On trouve des cinéastes photographes mais il est rare qu’un film vienne de la photographie. C’est à l’exposition Mali-twist de la Fondation Cartier à Paris à l’automne 2017 que Robert Guédiguian a flashé sur les photos de Malick Sidibé. Il est vrai qu’elles semblent danser avec leurs danseurs ou se baigner avec leurs baigneurs. Surtout photographe de studio, il savait trouver les accessoires et les fonds de scène qui non seulement magnifiaient les sujets mais représentaient les aspirations de leur époque.

Twist à Bamako est ainsi parsemé d’arrêts sur image en noir et blanc, interrompant le fil de la couleur, qui tous évoquent des photos célèbres de Malick Sidibé.

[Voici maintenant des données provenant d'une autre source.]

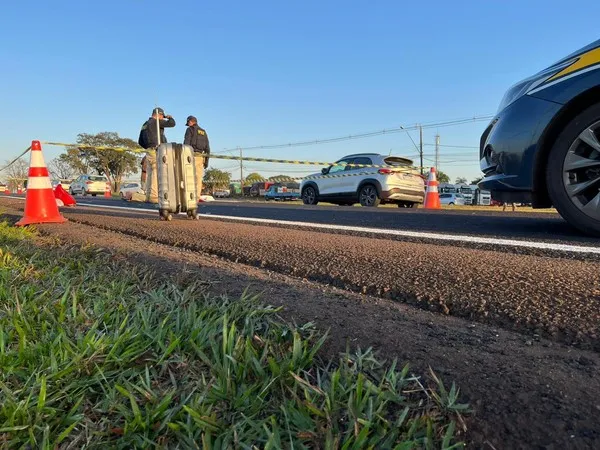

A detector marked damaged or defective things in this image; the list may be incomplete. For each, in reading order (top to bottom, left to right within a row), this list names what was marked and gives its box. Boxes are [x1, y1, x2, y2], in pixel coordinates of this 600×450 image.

Ce dernier apparaît à l’écran mais l’acteur ne saurait rendre l’inoubliable et inégalable œil malin, et la douce vitalité qui m’avaient frappé chez le photographe disparu en 2016. C’est sur cette corde raide que navigue le film qui cherche à rendre palpable le parallèle établi entre une histoire d’amour mélodramatique et la fièvre politique d’un pays où l’ardeur révolutionnaire a du mal à faire bouger le statu quo.

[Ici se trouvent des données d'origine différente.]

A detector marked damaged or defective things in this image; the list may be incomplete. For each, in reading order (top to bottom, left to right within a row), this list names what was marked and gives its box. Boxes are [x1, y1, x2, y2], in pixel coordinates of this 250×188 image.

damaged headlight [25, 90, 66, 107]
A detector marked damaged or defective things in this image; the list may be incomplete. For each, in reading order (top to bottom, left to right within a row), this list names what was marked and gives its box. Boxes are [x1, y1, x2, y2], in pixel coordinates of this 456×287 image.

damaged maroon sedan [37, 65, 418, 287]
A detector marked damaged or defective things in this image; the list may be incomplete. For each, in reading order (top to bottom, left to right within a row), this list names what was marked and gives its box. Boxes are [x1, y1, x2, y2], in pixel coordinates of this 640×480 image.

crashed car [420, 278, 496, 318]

Nous sommes donc en 1962, Modibo Keïta est président depuis l’éclatement de la Fédération du Mali avec le Sénégal le 22 septembre 1960. Il s’appuie sur de jeunes exaltés pour mener le pays vers le socialisme. Samba (Stéphane Bak) est de ces idéalistes. Fils d’un riche commerçant en textiles (Issaka Sawadogo), il va en petite équipe et en treillis dans les villages pour prêcher la bonne parole. C’est là que Lara (Alicia Da Luz Gomes), qui danse si bien autour du feu et témoigne d’un fort caractère, s’accroche à eux pour fuir un mariage forcé, et que leur histoire d’amour commence. Lara va s’initier au twist que dansent les jeunes sensibles à la culture américaine mais les autorités du parti trouvent que cette danse les dévoie des valeurs de la révolution. Les filles quittent en effet avec plaisir leur boubou en entrant dans la boite de nuit pour danser en short…

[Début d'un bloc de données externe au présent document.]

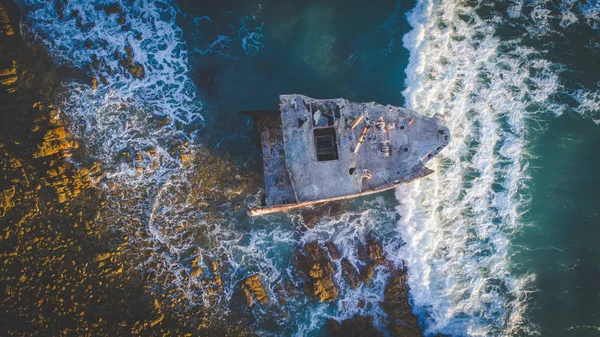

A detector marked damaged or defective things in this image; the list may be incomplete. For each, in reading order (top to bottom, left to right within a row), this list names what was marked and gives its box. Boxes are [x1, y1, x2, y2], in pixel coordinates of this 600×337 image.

broken superstructure [245, 94, 450, 215]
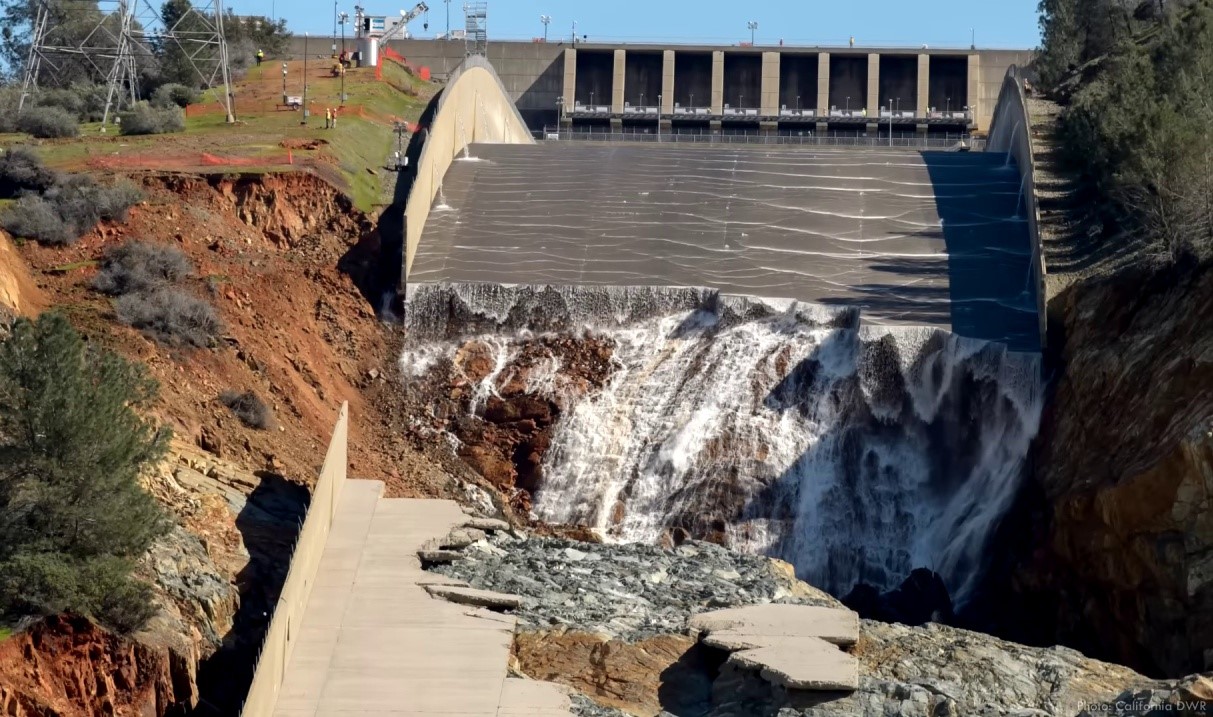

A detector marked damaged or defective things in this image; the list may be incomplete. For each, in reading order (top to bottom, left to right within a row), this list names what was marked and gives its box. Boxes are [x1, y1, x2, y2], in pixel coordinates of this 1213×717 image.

broken concrete slab [426, 582, 521, 611]
broken concrete slab [688, 604, 858, 650]
broken concrete slab [722, 635, 858, 693]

Les commerçants luttent contre les mesures restrictives du gouvernement tandis que le mari de Lara la recherche et que les autorités restent légalistes, le code la famille n’ayant pas encore été réformé : Samba se trouve pris entre tous les feux, sans oublier la référence coranique permanente de son grand-père. S’il peut comprendre les conflits d’intérêt de sa famille comme les réactions des paysans peu tentés par le collectivisme, il croit à leur évolution après étude et éducation politique. Par contre, lorsqu’il voit ses dirigeants rejeter le twist comme contre-révolutionnaire alors que les jeunes y trouvent leur liberté face aux traditions trop contraignantes, il sent que cette révolution ne sauvera ni le pays ni son amour.

On comprend pourquoi Guédiguian a choisi d’aller tourner ainsi en Afrique un film historique : ce sont les interrogations et énergies de sa propre jeunesse qu’il retrouve à travers ces jeunes de Bamako qui rêvent d’un Etat socialiste tout en dansant le twist et le rock. Il retrouve Gilles Taurand, le scénariste qui a beaucoup collaboré avec André Téchiné et avec qui il avait écrit des films hors-Marseille : Le Promeneur du Champ-de-Mars (sur François Mitterrand à la fin de son deuxième septennat, 2005), L’Armée du crime (sur le groupe Manouchian durant la résistance française, 2009) ou encore Une histoire de fou (sur les conséquences terroristes du génocide arménien, 2015). Ici cependant, comme dans ses films marseillais, c’est l’histoire d’amour qui prime et constitue la trame narrative tandis que le moment historique fournit le contexte, précise les personnages et alimente les tensions.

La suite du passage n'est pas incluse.